What the exercise asks: Say how many lines of the data below have the word "GRPO" in them. Add nothing else.

Entries shown section start

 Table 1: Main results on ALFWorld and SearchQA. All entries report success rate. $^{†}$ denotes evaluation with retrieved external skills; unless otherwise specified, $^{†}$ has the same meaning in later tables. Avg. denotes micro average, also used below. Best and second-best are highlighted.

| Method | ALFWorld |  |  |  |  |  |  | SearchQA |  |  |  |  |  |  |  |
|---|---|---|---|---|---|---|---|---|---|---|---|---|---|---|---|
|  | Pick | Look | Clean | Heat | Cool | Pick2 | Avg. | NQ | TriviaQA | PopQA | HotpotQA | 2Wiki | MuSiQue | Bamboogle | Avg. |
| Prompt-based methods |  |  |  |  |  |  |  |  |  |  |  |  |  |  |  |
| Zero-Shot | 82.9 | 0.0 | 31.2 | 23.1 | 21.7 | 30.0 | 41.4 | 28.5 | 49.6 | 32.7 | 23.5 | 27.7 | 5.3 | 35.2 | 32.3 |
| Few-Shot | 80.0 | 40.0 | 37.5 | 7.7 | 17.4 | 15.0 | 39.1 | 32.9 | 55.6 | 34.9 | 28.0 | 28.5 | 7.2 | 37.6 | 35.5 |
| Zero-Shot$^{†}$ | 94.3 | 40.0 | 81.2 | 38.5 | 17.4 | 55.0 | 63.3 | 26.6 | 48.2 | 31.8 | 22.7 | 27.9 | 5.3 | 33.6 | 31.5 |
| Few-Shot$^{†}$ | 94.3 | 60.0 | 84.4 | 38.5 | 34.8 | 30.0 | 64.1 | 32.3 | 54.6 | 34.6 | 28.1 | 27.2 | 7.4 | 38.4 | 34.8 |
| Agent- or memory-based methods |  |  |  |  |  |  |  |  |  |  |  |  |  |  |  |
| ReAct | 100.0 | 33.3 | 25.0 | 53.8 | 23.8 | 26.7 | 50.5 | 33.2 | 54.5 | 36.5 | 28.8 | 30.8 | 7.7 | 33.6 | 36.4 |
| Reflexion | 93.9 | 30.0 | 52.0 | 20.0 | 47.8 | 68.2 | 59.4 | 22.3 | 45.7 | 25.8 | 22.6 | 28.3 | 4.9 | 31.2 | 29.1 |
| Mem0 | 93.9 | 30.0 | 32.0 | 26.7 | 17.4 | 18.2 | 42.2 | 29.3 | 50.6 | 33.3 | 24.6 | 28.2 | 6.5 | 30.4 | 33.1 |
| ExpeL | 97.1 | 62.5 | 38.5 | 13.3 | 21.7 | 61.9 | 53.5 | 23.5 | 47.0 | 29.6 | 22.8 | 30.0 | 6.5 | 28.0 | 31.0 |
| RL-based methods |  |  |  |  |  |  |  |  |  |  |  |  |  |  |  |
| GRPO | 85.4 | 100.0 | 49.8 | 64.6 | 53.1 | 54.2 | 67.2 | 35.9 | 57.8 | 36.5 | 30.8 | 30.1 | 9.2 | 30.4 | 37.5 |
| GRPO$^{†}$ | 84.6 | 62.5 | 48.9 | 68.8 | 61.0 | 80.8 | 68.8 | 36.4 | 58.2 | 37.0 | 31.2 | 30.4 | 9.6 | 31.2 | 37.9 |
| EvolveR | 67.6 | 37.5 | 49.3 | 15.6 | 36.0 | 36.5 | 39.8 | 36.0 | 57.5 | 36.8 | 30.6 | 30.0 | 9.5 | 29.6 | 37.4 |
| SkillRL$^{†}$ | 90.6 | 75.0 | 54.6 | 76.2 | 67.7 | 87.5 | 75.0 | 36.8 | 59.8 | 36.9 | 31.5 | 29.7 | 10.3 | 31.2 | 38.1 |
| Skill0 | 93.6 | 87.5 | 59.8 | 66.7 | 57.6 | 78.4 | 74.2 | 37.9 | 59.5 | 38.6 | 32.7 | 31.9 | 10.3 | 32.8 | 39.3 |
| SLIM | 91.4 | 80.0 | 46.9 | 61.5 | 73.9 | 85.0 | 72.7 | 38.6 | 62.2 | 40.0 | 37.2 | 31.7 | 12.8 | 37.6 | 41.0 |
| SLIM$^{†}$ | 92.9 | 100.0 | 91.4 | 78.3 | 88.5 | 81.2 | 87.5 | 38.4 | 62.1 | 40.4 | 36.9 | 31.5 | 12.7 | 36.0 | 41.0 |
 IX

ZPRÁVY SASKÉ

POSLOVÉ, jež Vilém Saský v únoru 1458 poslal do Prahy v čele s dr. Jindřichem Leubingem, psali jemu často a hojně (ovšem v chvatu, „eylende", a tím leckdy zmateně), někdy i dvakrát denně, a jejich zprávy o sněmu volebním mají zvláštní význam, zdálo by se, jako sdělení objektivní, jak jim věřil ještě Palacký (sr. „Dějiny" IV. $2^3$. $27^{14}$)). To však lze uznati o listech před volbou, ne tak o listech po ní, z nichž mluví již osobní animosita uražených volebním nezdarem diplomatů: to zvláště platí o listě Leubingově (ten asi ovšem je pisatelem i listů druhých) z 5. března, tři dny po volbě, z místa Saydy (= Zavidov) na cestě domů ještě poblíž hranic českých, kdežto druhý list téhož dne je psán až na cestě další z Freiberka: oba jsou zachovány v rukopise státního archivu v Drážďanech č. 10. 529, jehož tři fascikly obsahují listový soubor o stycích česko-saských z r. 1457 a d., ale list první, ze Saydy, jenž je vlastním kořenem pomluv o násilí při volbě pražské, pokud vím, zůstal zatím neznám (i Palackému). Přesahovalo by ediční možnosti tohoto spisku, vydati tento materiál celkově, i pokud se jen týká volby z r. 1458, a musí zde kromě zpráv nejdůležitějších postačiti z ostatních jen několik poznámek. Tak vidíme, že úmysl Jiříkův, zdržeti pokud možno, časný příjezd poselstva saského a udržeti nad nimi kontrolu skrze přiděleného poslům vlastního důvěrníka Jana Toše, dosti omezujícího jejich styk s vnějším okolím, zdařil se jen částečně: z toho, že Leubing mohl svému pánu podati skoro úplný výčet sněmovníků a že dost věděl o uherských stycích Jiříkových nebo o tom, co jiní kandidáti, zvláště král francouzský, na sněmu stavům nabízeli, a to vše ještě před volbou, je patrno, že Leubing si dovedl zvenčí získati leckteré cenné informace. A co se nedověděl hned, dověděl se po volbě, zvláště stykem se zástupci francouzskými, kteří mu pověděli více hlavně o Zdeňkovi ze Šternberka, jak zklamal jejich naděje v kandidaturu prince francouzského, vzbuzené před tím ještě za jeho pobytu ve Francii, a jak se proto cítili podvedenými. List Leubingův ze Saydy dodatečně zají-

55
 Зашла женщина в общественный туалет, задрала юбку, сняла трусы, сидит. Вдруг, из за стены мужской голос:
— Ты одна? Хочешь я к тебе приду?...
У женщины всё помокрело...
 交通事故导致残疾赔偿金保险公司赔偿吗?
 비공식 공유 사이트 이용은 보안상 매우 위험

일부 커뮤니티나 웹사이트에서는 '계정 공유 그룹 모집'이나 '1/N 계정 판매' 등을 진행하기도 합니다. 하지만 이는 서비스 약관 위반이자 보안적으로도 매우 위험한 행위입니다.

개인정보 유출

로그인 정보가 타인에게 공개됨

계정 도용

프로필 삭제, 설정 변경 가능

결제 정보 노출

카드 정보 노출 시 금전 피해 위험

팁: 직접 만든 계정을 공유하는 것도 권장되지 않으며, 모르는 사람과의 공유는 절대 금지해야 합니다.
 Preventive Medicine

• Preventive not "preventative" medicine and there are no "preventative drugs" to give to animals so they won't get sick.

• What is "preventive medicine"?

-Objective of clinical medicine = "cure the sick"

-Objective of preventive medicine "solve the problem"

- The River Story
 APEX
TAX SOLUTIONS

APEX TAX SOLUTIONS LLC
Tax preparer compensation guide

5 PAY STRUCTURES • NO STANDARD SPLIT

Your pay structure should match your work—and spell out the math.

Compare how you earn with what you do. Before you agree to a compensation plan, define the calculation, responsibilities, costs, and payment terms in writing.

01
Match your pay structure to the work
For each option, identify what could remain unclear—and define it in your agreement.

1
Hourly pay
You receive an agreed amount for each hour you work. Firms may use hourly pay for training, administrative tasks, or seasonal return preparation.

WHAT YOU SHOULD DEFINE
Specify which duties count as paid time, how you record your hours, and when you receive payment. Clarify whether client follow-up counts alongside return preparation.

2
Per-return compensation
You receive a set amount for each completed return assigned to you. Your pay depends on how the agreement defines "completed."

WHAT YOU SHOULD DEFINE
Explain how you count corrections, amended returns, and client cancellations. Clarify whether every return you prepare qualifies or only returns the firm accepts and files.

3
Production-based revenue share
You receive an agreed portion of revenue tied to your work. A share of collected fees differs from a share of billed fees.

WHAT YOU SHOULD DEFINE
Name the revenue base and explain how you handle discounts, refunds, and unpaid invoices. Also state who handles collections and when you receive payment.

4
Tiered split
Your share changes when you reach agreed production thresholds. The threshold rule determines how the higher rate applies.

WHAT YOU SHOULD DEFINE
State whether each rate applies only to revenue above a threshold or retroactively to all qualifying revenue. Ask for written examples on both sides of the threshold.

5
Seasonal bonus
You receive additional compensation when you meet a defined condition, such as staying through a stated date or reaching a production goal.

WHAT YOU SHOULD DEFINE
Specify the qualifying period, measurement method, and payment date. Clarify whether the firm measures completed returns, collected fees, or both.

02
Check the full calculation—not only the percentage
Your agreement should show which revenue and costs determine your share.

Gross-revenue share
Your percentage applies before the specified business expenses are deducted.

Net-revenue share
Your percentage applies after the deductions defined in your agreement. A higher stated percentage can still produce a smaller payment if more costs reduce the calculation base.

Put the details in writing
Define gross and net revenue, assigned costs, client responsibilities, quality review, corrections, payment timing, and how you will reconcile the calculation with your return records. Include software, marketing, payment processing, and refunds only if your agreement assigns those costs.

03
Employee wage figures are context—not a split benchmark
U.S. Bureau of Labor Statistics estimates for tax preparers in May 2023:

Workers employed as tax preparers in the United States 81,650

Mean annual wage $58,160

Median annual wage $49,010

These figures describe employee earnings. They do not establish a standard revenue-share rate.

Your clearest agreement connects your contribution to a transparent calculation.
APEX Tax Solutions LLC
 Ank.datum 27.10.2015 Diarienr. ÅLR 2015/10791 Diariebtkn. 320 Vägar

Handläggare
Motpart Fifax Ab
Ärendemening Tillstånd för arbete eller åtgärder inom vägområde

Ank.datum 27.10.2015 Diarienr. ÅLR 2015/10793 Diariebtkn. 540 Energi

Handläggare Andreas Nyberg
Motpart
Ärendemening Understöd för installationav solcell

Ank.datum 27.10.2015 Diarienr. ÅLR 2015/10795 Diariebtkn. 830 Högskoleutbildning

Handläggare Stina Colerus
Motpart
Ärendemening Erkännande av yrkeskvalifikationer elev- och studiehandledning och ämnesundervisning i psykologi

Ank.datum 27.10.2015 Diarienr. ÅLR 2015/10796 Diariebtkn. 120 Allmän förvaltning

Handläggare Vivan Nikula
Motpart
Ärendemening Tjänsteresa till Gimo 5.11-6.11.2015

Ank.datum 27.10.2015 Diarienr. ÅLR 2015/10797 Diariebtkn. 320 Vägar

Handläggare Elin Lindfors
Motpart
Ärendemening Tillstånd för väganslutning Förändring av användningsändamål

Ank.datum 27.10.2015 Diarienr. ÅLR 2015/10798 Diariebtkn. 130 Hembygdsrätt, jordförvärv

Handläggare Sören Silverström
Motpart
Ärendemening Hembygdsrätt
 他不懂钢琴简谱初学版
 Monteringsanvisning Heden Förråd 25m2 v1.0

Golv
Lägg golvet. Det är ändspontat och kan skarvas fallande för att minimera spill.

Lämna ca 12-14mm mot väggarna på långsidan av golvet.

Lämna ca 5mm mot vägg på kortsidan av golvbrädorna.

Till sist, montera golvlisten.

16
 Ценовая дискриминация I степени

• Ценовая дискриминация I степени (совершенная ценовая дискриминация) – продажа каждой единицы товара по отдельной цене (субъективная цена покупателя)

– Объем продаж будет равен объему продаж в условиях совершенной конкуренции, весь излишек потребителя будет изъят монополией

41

Entries shown section end

Result of the exercise: 2